Record extracts -
::::

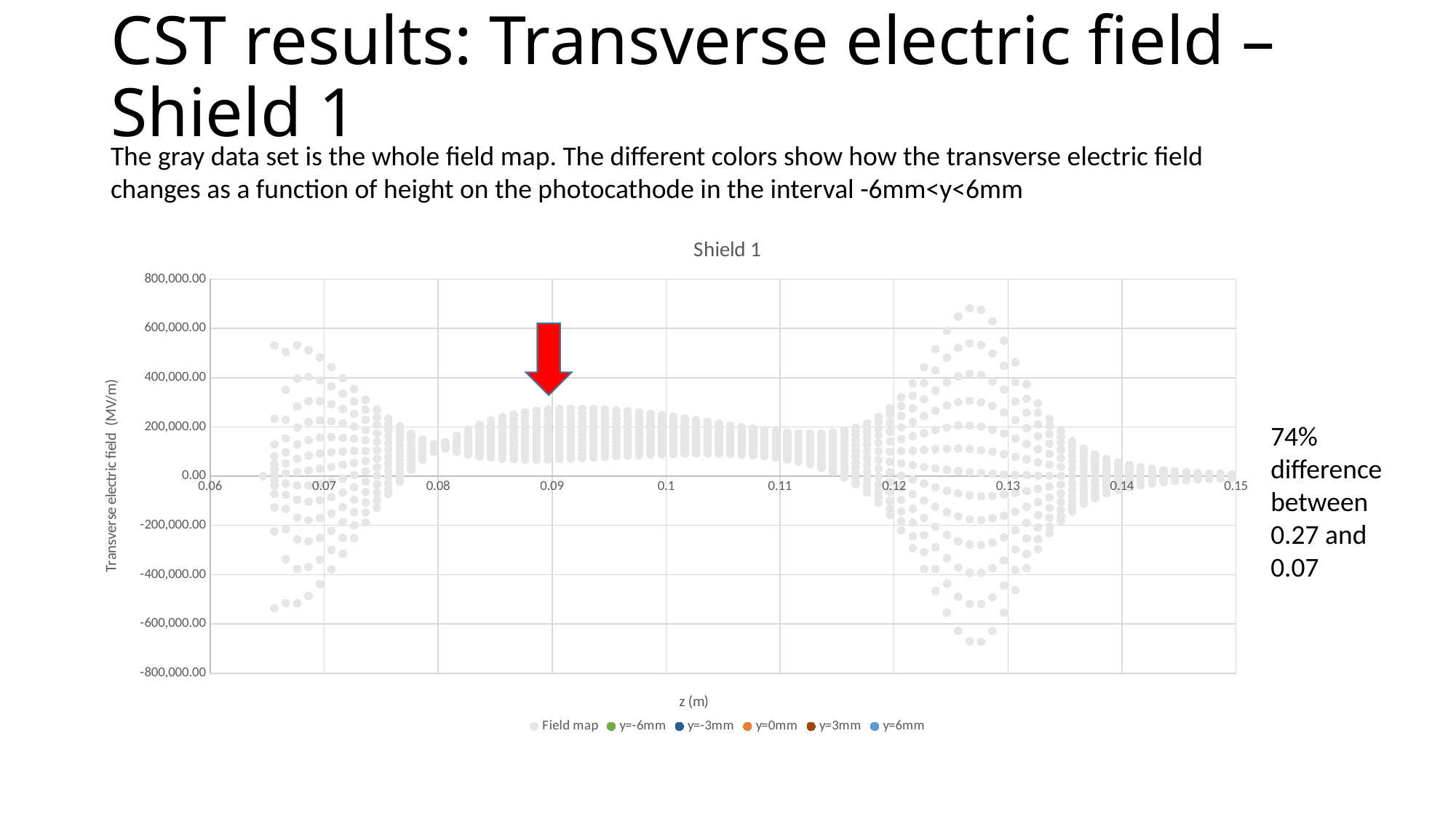
Is the highest Field map value near z = 0.065 greater or less than 400,000.00? greater Is the highest Field map value near z = 0.13 greater or less than 600,000.00? greater Are the Field map values at z = 0.15 greater or less than 200,000.00? less What kind of chart is shown on the slide? scatter chart How many series does the chart legend list? 6 What is the label of the x axis of the chart? z (m) Which series in the legend is plotted in gray? Field map What is the title of the chart? Shield 1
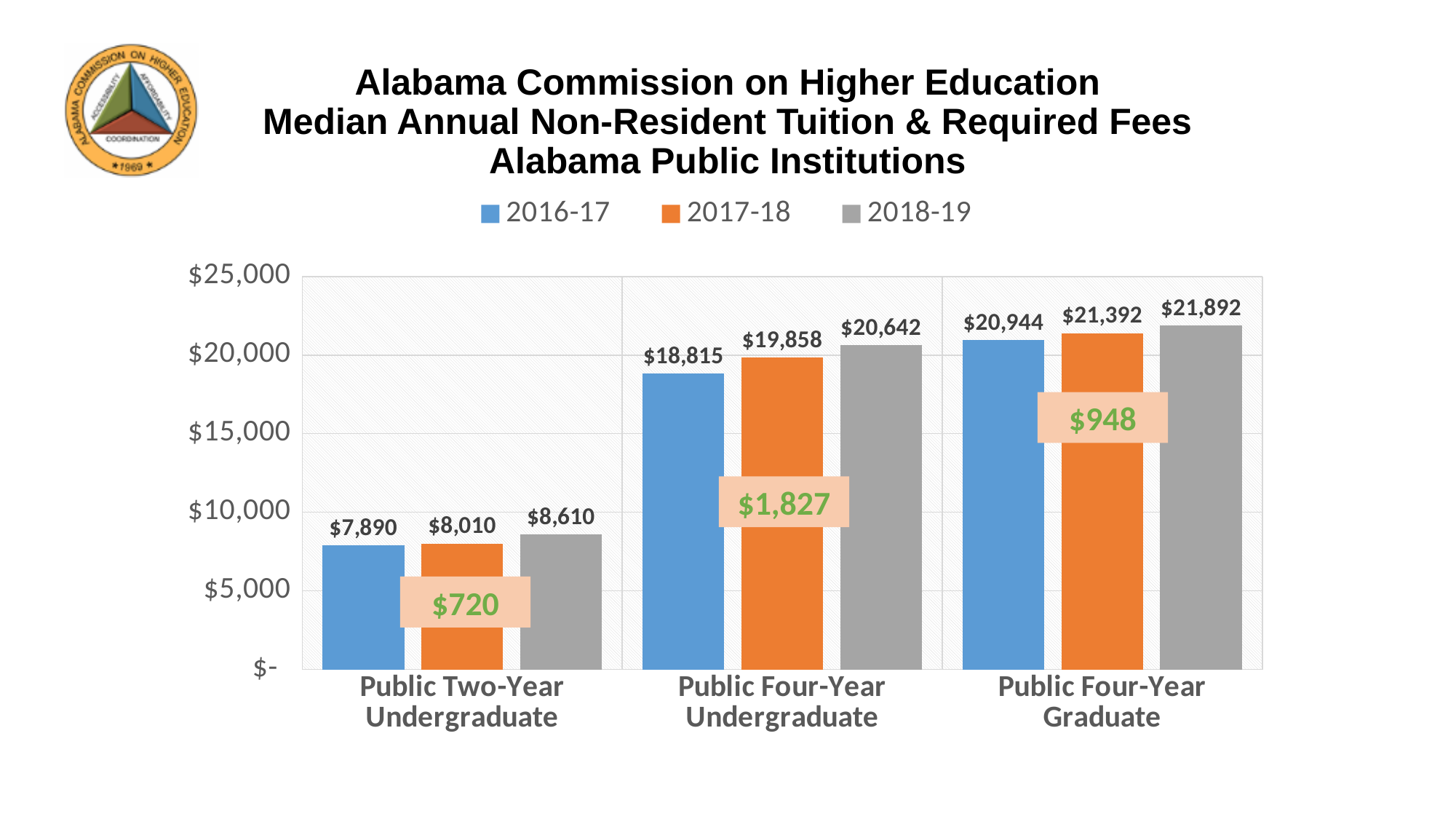
Is the 2018-19 value for Public Four-Year Undergraduate greater or less than $20,000? greater What is the difference between the 2018-19 and 2017-18 values for Public Two-Year Undergraduate? $600 What is the 2016-17 value for Public Two-Year Undergraduate? $7,890 Do the values for Public Four-Year Graduate rise or fall from 2016-17 to 2018-19? rise What is the difference between the 2018-19 and 2016-17 values for Public Four-Year Undergraduate? $1,827 What is the 2018-19 value for Public Four-Year Graduate? $21,892 How many categories are shown on the x axis? 3 What is the 2017-18 value for Public Four-Year Undergraduate? $19,858 Which category has the highest 2018-19 value? Public Four-Year Graduate How many series does the legend list? 3 Which is larger: the 2017-18 value for Public Four-Year Undergraduate or the 2016-17 value for Public Four-Year Graduate? 2016-17 value for Public Four-Year Graduate Which category has the lowest 2016-17 value? Public Two-Year Undergraduate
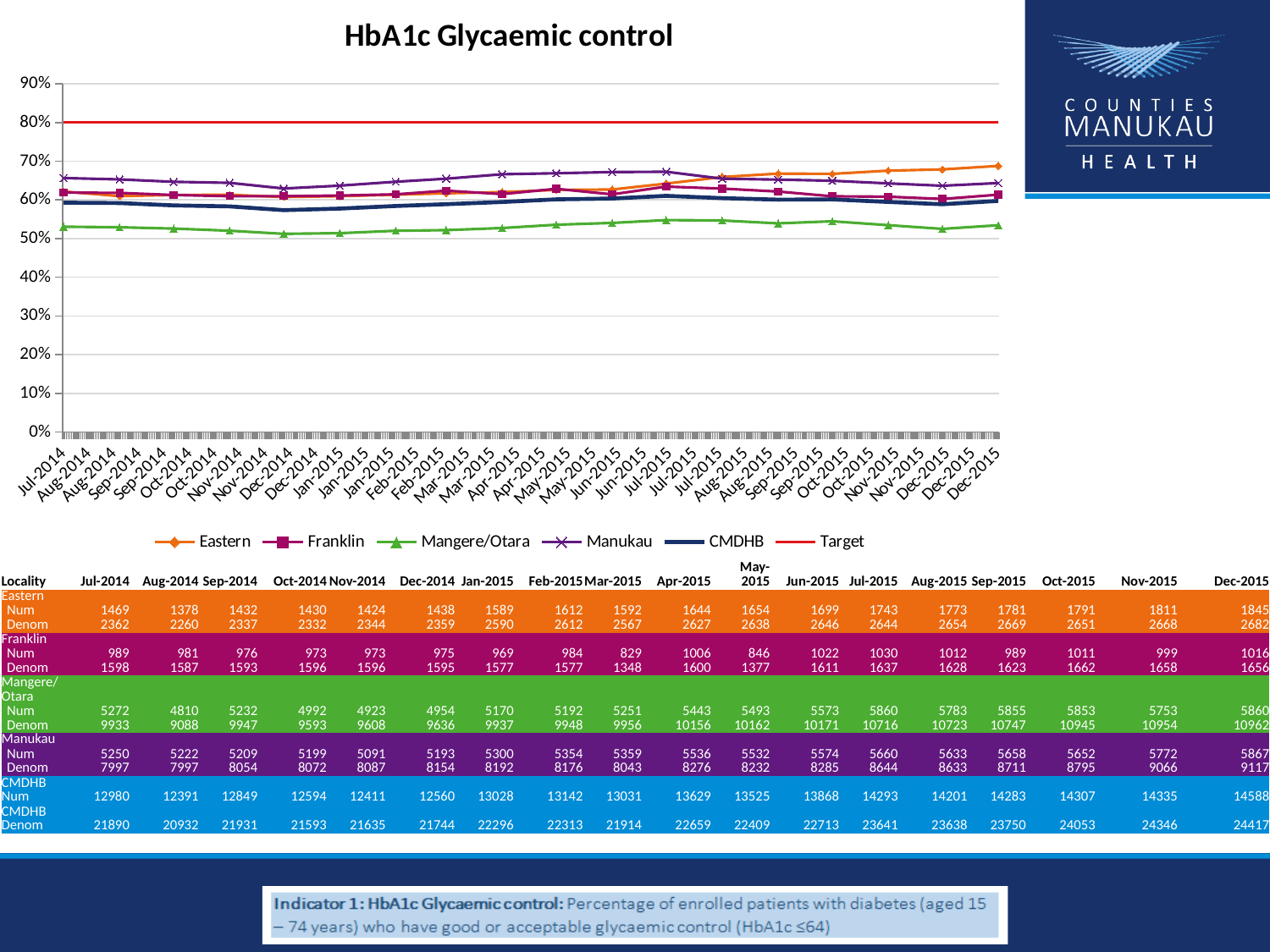
What colour is the Target line on the chart? red Is the value for CMDHB at Jul-2014 greater or less than 50%? greater Is the value for Mangere/Otara at Jul-2014 greater or less than 60%? less At what percentage is the Target line drawn on the chart? 80% What kind of chart is shown on the slide? line chart Is the value for Eastern at Dec-2015 greater or less than 60%? greater Which series has the highest value at Jul-2014? Manukau At Jul-2014, which is larger: Manukau or Mangere/Otara? Manukau How many series does the chart legend list? 6 Which series has the highest value at Dec-2015? Eastern Which series has the lowest values across the whole period shown? Mangere/Otara Does the Eastern series rise or fall over the course of 2015? rises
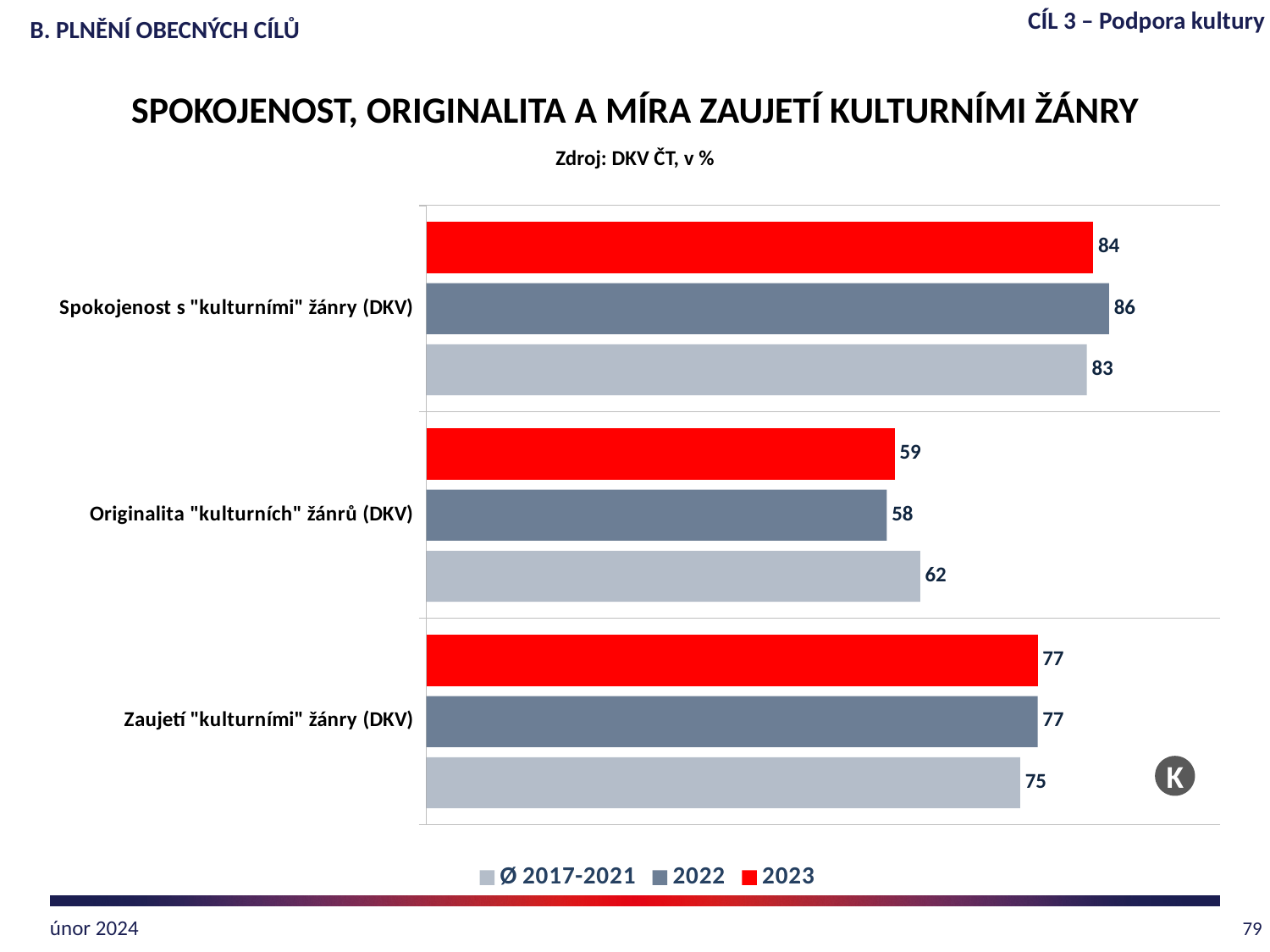
What kind of chart is shown on the slide? bar chart Which colour represents the 2023 series in the legend? red What is the 2022 value for Originalita "kulturních" žánrů (DKV)? 58 What is the 2023 value for Spokojenost s "kulturními" žánry (DKV)? 84 What is the Ø 2017-2021 value for Zaujetí "kulturními" žánry (DKV)? 75 Which category has the highest 2023 value? Spokojenost s "kulturními" žánry (DKV) What is the difference between the 2022 and 2023 values for Spokojenost s "kulturními" žánry (DKV)? 2 What is the difference between the Ø 2017-2021 and 2023 values for Zaujetí "kulturními" žánry (DKV)? 2 Which category has the lowest Ø 2017-2021 value? Originalita "kulturních" žánrů (DKV) For Originalita "kulturních" žánrů (DKV), which is larger: the Ø 2017-2021 value or the 2023 value? Ø 2017-2021 How many categories are shown on the chart? 3 How many series does the legend list? 3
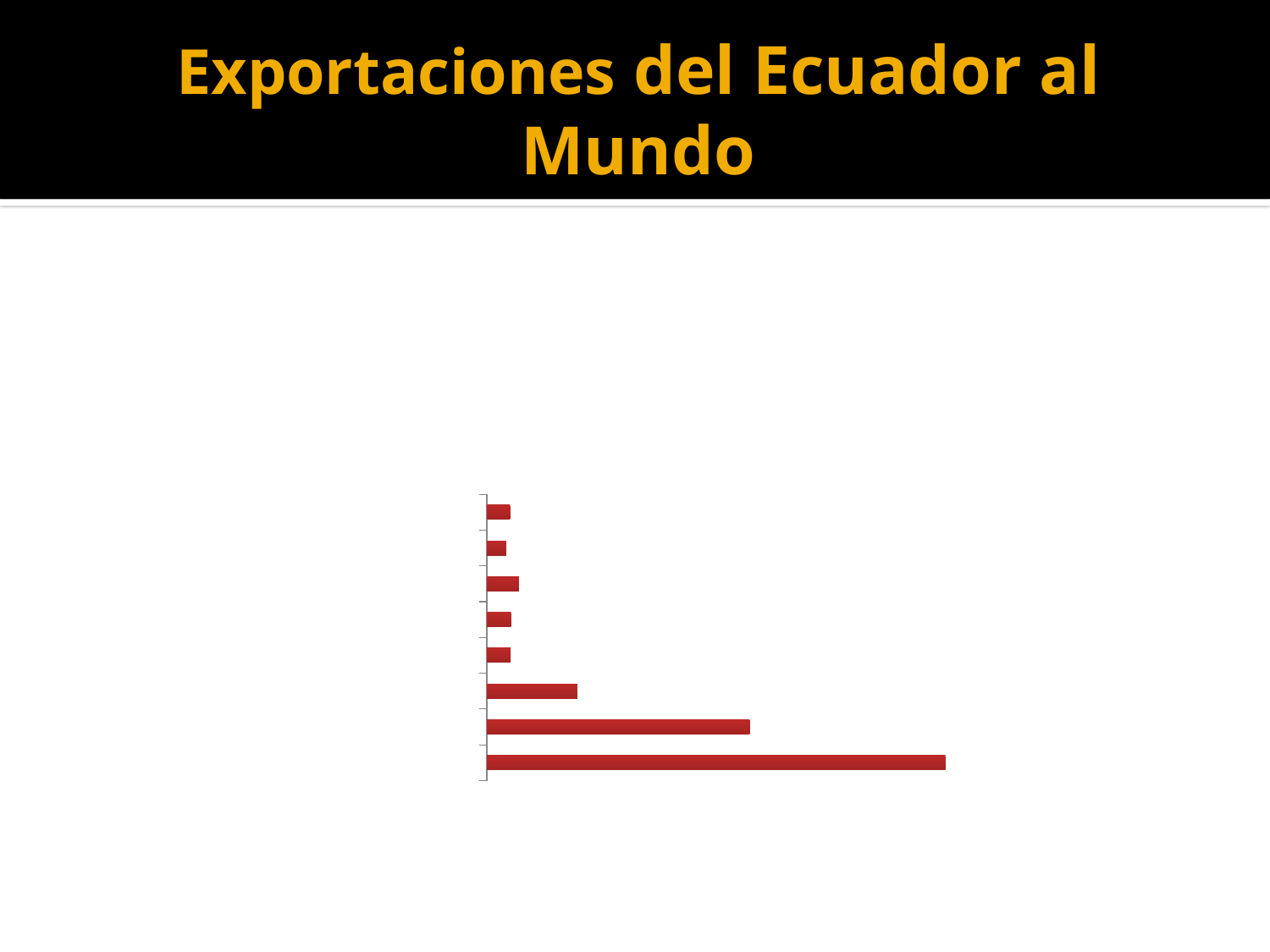
Do the bar lengths generally increase or decrease going from the top of the chart to the bottom? increase What colour are the bars in the chart? red What is the title of the slide containing the chart? Exportaciones del Ecuador al Mundo Which bar in the chart is the longest: the top bar or the bottom bar? the bottom bar How many bars does the chart on the slide contain? 8 What kind of chart is shown on the slide? bar chart Which bar is longer, the third bar from the bottom or the top bar? the third bar from the bottom Which bar is longer, the bottom bar or the bar directly above it? the bottom bar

::::

What needs to be done -
Gather every line of the listing above that contains the word "scatter". Uppercase and lowercase must match.

Solution to this problem -
Is the highest Field map value near z = 0.065 greater or less than 400,000.00? greater Is the highest Field map value near z = 0.13 greater or less than 600,000.00? greater Are the Field map values at z = 0.15 greater or less than 200,000.00? less What kind of chart is shown on the slide? scatter chart How many series does the chart legend list? 6 What is the label of the x axis of the chart? z (m) Which series in the legend is plotted in gray? Field map What is the title of the chart? Shield 1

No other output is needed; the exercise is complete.